# WHAT THE EXERCISE ASKS:
All that is needed is an exact repetition of the lines from the one containing "IMG_1374.jpg" through the final line of the material, without pictures.

# DATA SUPPLIED:

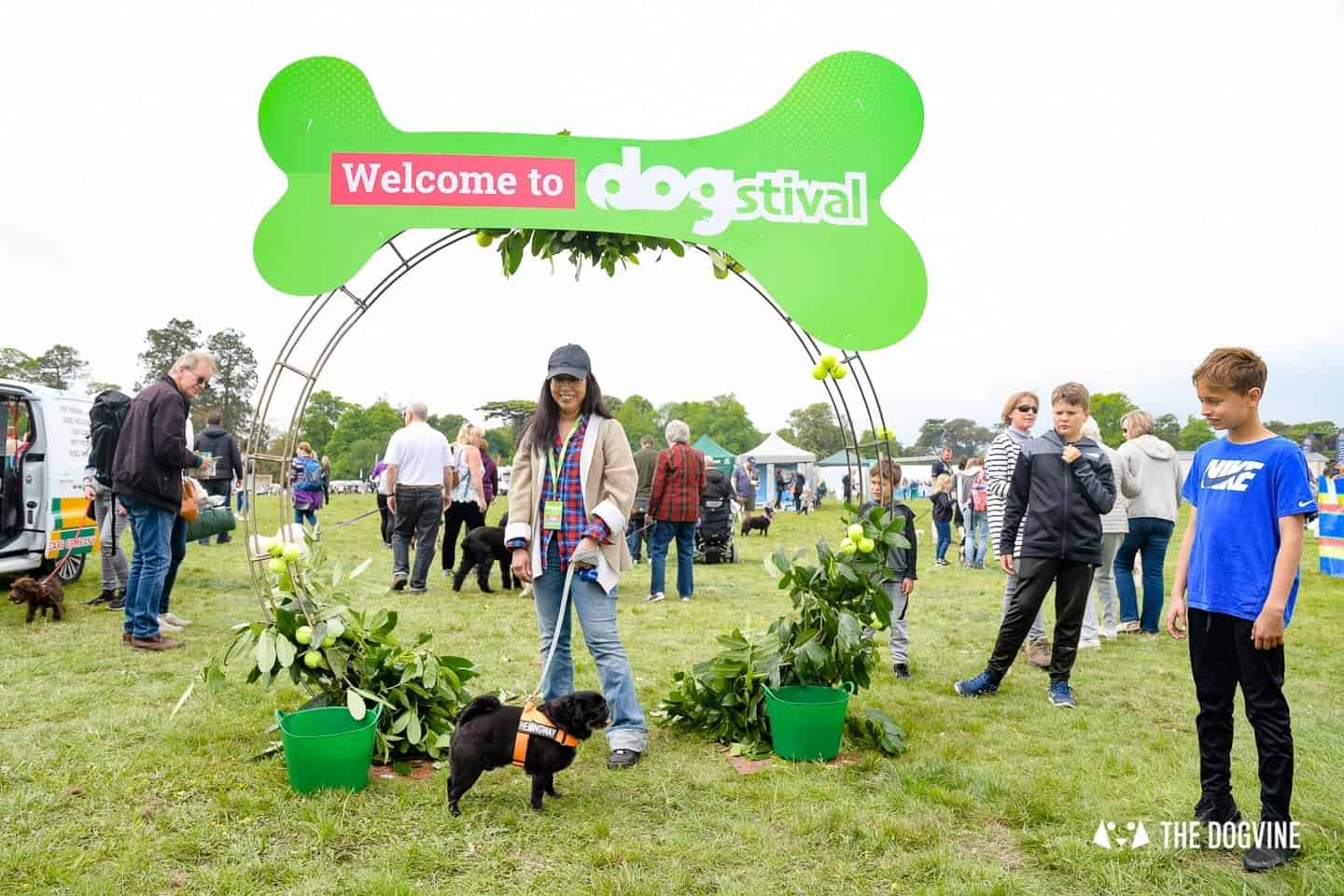 Dogstival New Forest Dog Festival Is A Barking Success 11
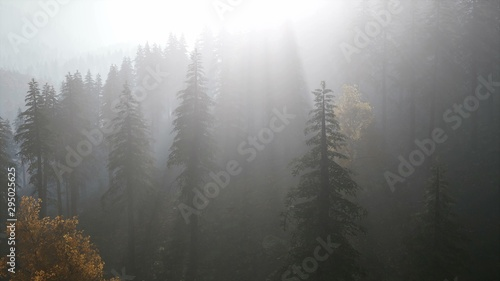 Poster Taupe 8K Forest in Autumn Morning Mist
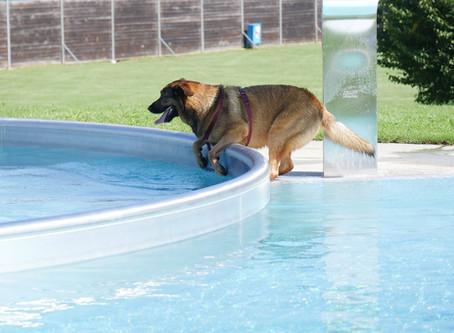 Hundebadetag in der Therme Bad Aibling - ein voller Erfolg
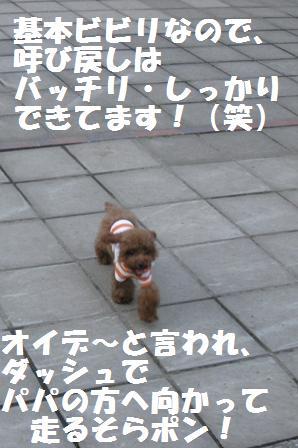 IMG_1374.jpg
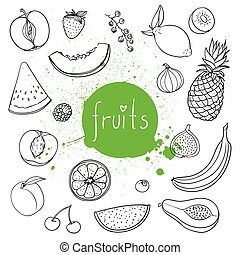 Vector Hand Drawn Fruits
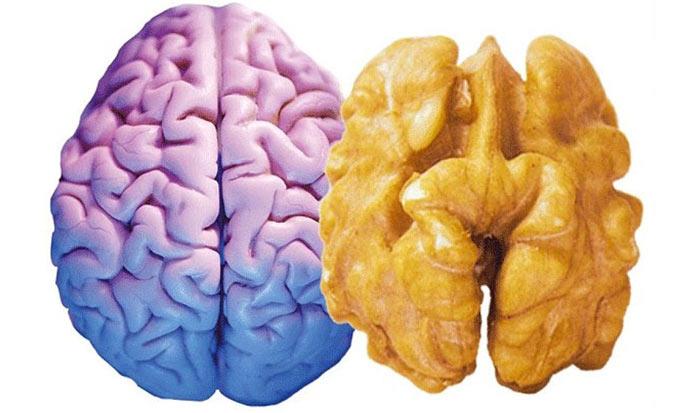 Почему еда полезна для той части тела, на которую похожа?
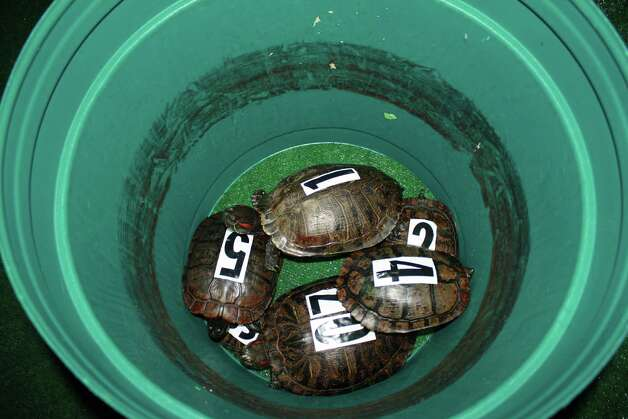 Our cameras were at the turtle races at Madison's on Sunday. Did we see you there? Photo: Jose D. Enriquez III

# OUTPUT:
 IMG_1374.jpg
 Vector Hand Drawn Fruits
 Почему еда полезна для той части тела, на которую похожа?
 Our cameras were at the turtle races at Madison's on Sunday. Did we see you there? Photo: Jose D. Enriquez III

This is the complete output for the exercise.